Le niveau central est celui de la psychopathologie: dissociée sur le mode de la schizophrénie par les contraintes qu'elle s'inflige, refoulant trop ses besoins de base et son animalité sexuelle, Natalie Portman joue un personnage que des visions de dualité de plus en plus obsédantes et cruelles assaillent jusqu'à la fin. Ses instincts refoulés (pas de sexualité - n'est-elle pas encore vierge ? peut-être - pas de sorties, pas d'excès: elle refuse un bout de gâteau préparé par sa mère) se manifestent sous les espèces du "Cygne Noir", animal et sexuel, joué par sa rivale, qu'elle va chercher à éliminer. D'abord simple reflet d'elle-même, le Cygne Noir prend les couleurs agressives et délétères de sa rivale, qui cherche à l'entraîner dans tout ce qui l'éloigne de la perfection: alcool, sorties, drogue, sexe... C'est ici que se trouvent les principales lourdeurs du film: l'antagonisme hallucinatoire entre Natalie Portman et sa rivale prend des dimensions si expressionnistes et si caricaturales que l'on ressent l'impression d'une volonté démonstratrice excessive.

Significatives de cette évolution du personnage central, la scène où Natalie Portman jette ses peluches au vide-ordure (abandon de l'enfance protégée de la sexualité), et celle où les filles sortent d'une boîte de nuit: c'est la seule scène du film ouvrant une porte sur l'extérieur - juste au moment où une libération vient d'avoir lieu, avec l'approche de l'alcool, de la drogue et du sexe.
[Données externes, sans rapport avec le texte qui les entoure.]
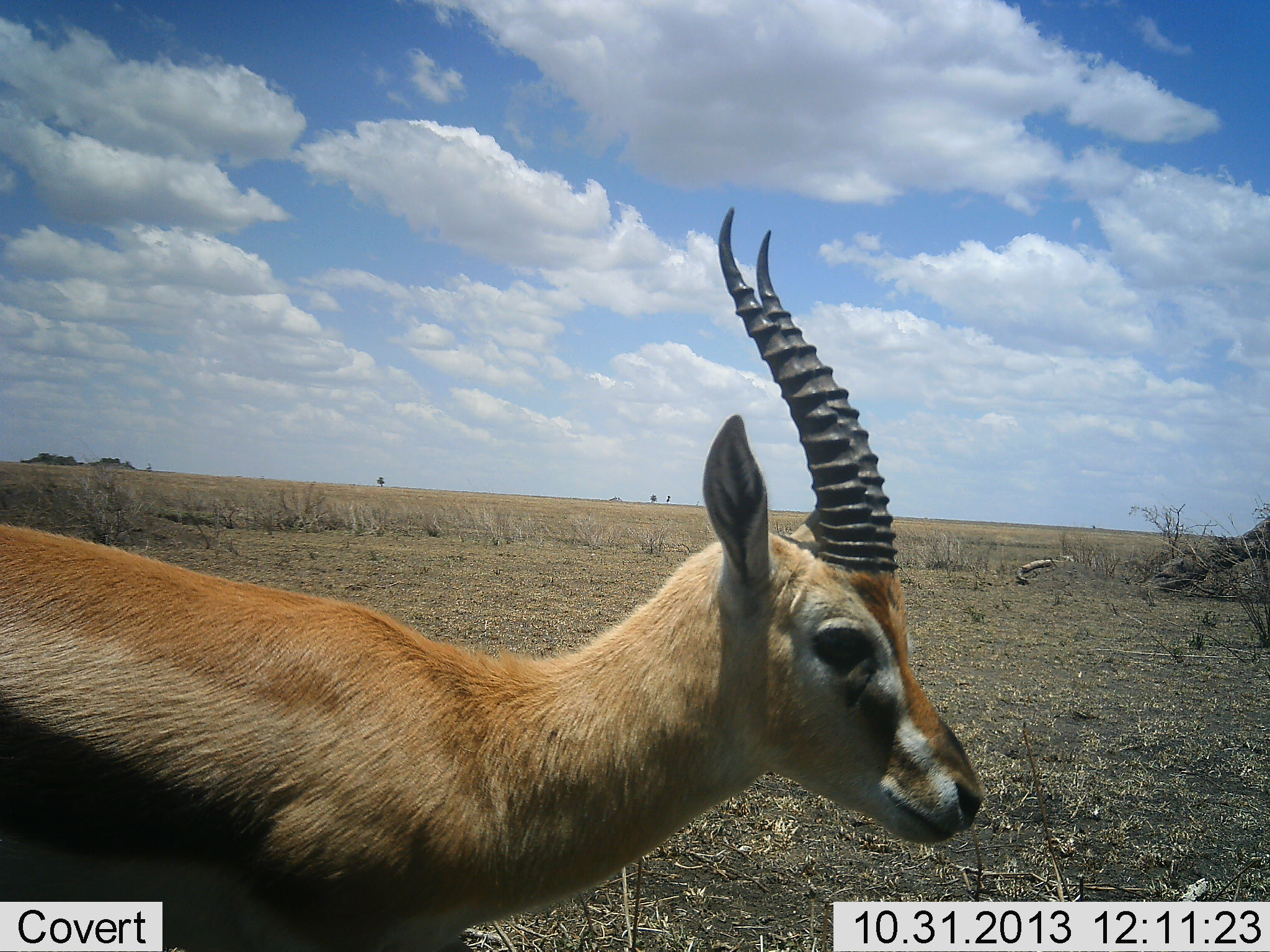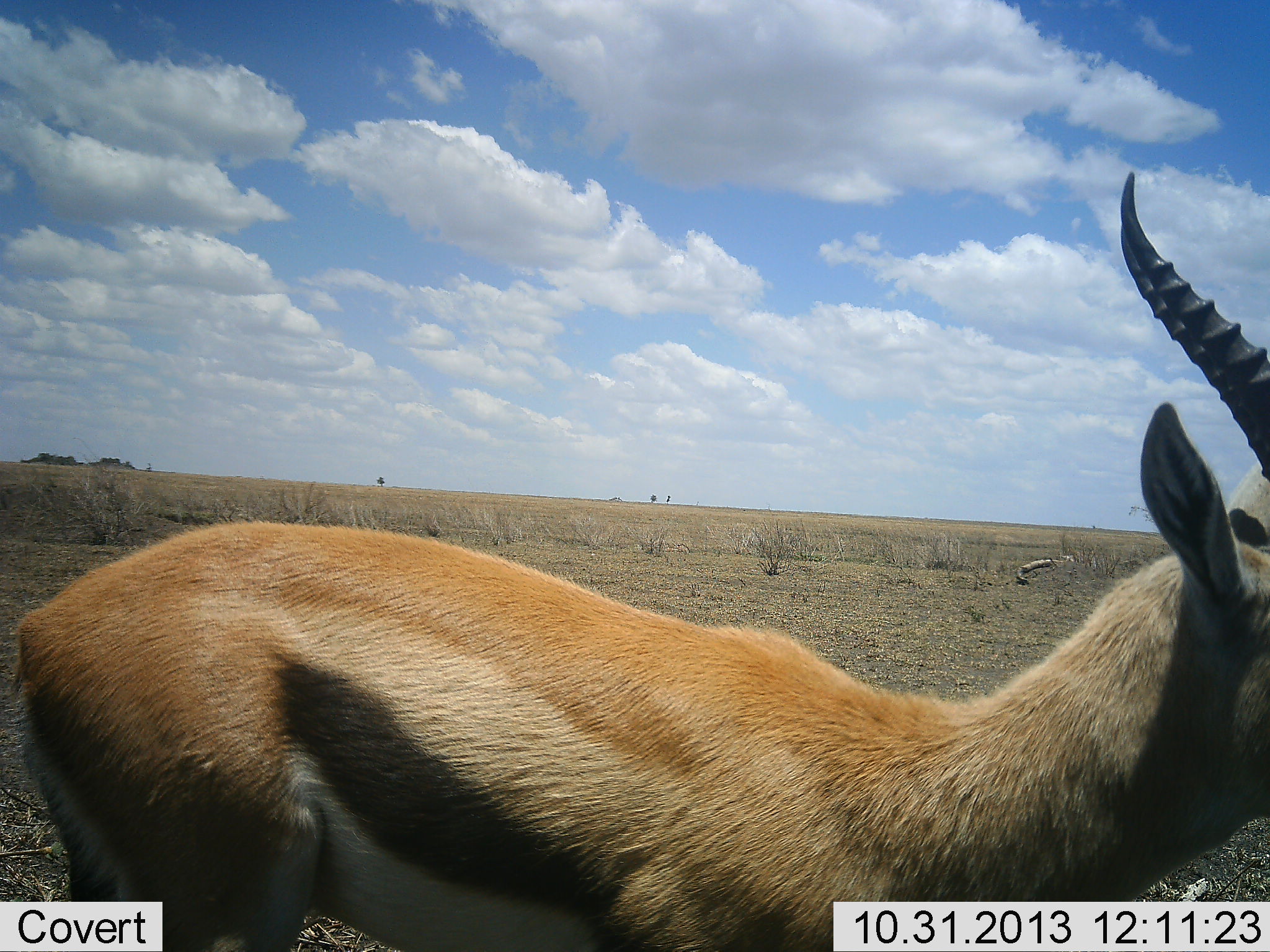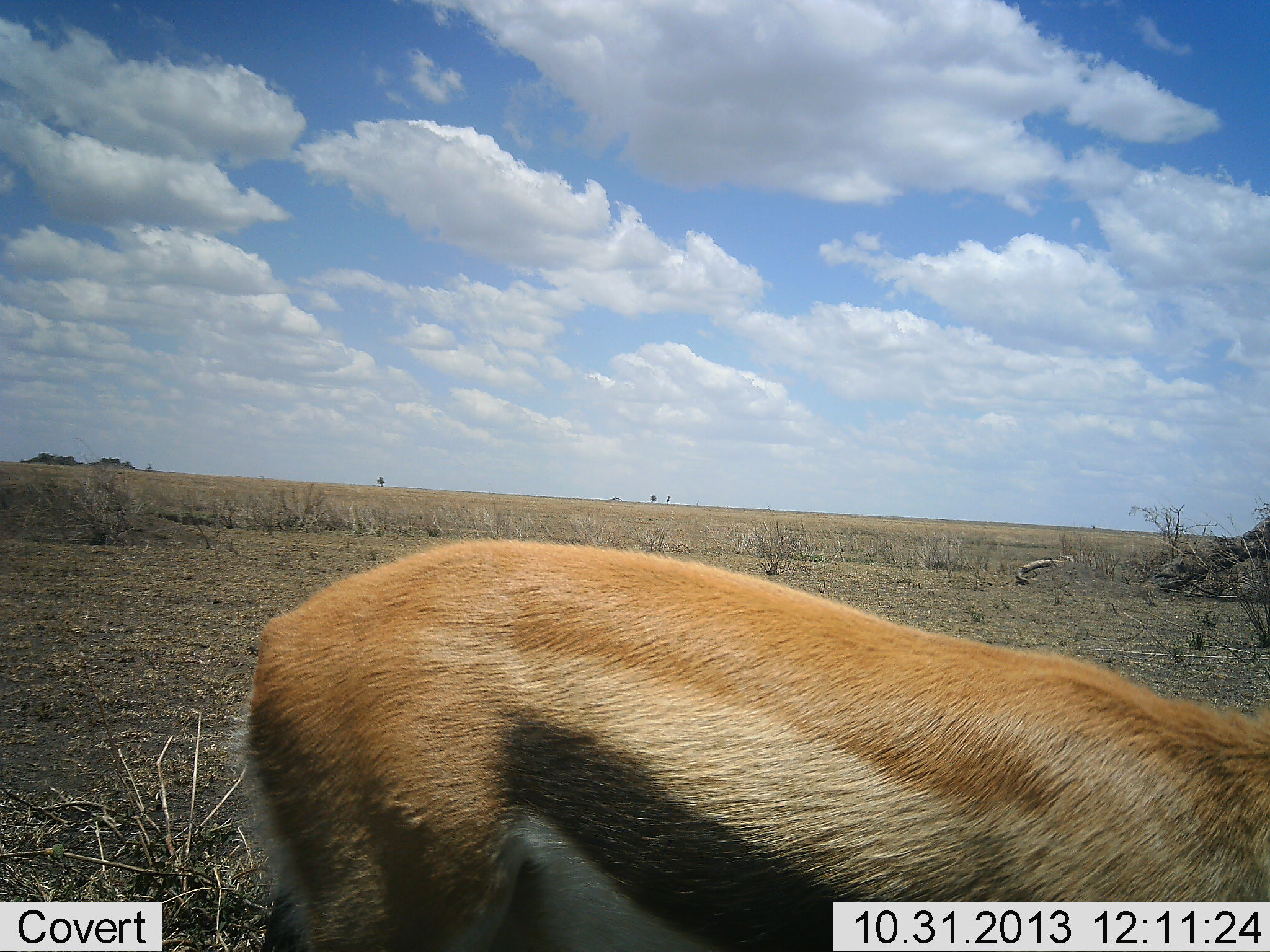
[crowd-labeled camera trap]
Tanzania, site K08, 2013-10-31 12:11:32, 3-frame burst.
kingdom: Animalia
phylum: Chordata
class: Mammalia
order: Artiodactyla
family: Bovidae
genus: Eudorcas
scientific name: Eudorcas thomsonii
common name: thomson's gazelle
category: gazellethomsons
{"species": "gazellethomsons (thomson's gazelle) (Eudorcas thomsonii)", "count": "1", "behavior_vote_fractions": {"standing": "26%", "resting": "11%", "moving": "79%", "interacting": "0%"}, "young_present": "0%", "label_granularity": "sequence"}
Tout le reste est un huis clos dans des salles de répétition ou des appartements, signe que l'affaire se joue essentiellement dans l'intime.

Le sexe court à travers tout le film, même si le passage à l'acte se limite à un cunnilingus entre Natalie Portman et son double maléfique. Le personnage de Natalie vit avec sa mère, mais n'a pas de père (le mâle est absent, ce qui ne facilite pas les transferts nécessaires à l'exercice de la sexualité). La mère, ancienne danseuse elle-même, est suspecte de jalouser sa fille et de l'étouffer quelque peu en dépit de ses attentions.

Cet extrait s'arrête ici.